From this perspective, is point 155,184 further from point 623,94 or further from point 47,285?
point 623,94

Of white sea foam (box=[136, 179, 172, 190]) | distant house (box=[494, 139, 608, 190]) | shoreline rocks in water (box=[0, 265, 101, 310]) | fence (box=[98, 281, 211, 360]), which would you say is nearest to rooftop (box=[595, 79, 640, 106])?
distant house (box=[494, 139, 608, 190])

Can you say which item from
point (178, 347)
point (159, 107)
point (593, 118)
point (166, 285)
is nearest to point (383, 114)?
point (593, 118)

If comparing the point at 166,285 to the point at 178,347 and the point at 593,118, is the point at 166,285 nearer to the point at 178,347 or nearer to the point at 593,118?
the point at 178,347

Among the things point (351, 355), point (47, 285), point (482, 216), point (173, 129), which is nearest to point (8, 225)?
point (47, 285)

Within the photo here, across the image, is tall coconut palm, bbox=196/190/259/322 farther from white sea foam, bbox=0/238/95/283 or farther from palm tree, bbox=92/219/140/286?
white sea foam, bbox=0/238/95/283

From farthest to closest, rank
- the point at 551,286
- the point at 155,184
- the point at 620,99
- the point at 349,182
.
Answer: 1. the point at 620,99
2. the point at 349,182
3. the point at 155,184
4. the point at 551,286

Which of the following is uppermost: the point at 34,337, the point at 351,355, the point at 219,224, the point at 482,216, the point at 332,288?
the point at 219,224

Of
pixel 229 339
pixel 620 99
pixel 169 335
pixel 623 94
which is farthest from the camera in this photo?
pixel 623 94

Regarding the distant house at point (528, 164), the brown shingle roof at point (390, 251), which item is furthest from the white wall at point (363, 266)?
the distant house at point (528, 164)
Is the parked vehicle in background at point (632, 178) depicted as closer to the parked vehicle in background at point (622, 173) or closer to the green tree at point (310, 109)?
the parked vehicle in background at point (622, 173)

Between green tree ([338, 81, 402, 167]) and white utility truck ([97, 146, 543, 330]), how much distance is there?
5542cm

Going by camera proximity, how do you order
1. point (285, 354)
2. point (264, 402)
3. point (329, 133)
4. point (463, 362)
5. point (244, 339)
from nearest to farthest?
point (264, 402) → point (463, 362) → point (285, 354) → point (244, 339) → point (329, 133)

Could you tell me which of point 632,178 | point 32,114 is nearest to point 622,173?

### WHAT IS NEEDED
Update the material above so that "utility truck" becomes "delivery truck" wherever it occurs, leaving everything else as it stands.

### TASK ANSWER
From this perspective, is point 155,184 further from point 623,94 or further from point 47,285?
point 623,94

Of white sea foam (box=[136, 179, 172, 190]) | distant house (box=[494, 139, 608, 190]) | shoreline rocks in water (box=[0, 265, 101, 310]) | fence (box=[98, 281, 211, 360]), which would you say is nearest to rooftop (box=[595, 79, 640, 106])?
distant house (box=[494, 139, 608, 190])

Can you say which item from
point (178, 347)
point (159, 107)
point (593, 118)
point (166, 285)
is nearest to point (383, 114)?
point (593, 118)

If comparing the point at 166,285 to the point at 178,347 and the point at 593,118, is the point at 166,285 nearer to the point at 178,347 or nearer to the point at 593,118?
the point at 178,347

Among the things point (351, 355), point (47, 285), point (482, 216), point (173, 129), which is nearest to point (8, 225)?
point (47, 285)

Within the photo here, across the image, is tall coconut palm, bbox=196/190/259/322 farther from white sea foam, bbox=0/238/95/283 or farther from palm tree, bbox=92/219/140/286?
white sea foam, bbox=0/238/95/283

From farthest to closest, rank
- the point at 551,286
- the point at 155,184
- the point at 620,99
- the point at 349,182
.
Answer: 1. the point at 620,99
2. the point at 349,182
3. the point at 155,184
4. the point at 551,286

Which of the following is uppermost: the point at 34,337, the point at 351,355, the point at 219,224, the point at 482,216, the point at 332,288?
the point at 219,224

Of
pixel 229 339
pixel 620 99
pixel 169 335
pixel 623 94
which is farthest from the camera in this photo?
pixel 623 94

Regarding the distant house at point (528, 164), the brown shingle roof at point (390, 251), which item is furthest from the white wall at point (363, 266)?
the distant house at point (528, 164)
Is the parked vehicle in background at point (632, 178) depicted as closer to the parked vehicle in background at point (622, 173) or closer to the green tree at point (310, 109)?
the parked vehicle in background at point (622, 173)

Between green tree ([338, 81, 402, 167]) and white delivery truck ([97, 146, 543, 330]), how much distance is there?
5542cm

Going by camera proximity, how do you order
1. point (285, 354)
2. point (264, 402)
3. point (329, 133)
4. point (463, 362)
5. point (244, 339)
from nearest to farthest?
point (264, 402) → point (463, 362) → point (285, 354) → point (244, 339) → point (329, 133)

Could you tell me which of point 632,178 | point 32,114 is nearest to point 622,173?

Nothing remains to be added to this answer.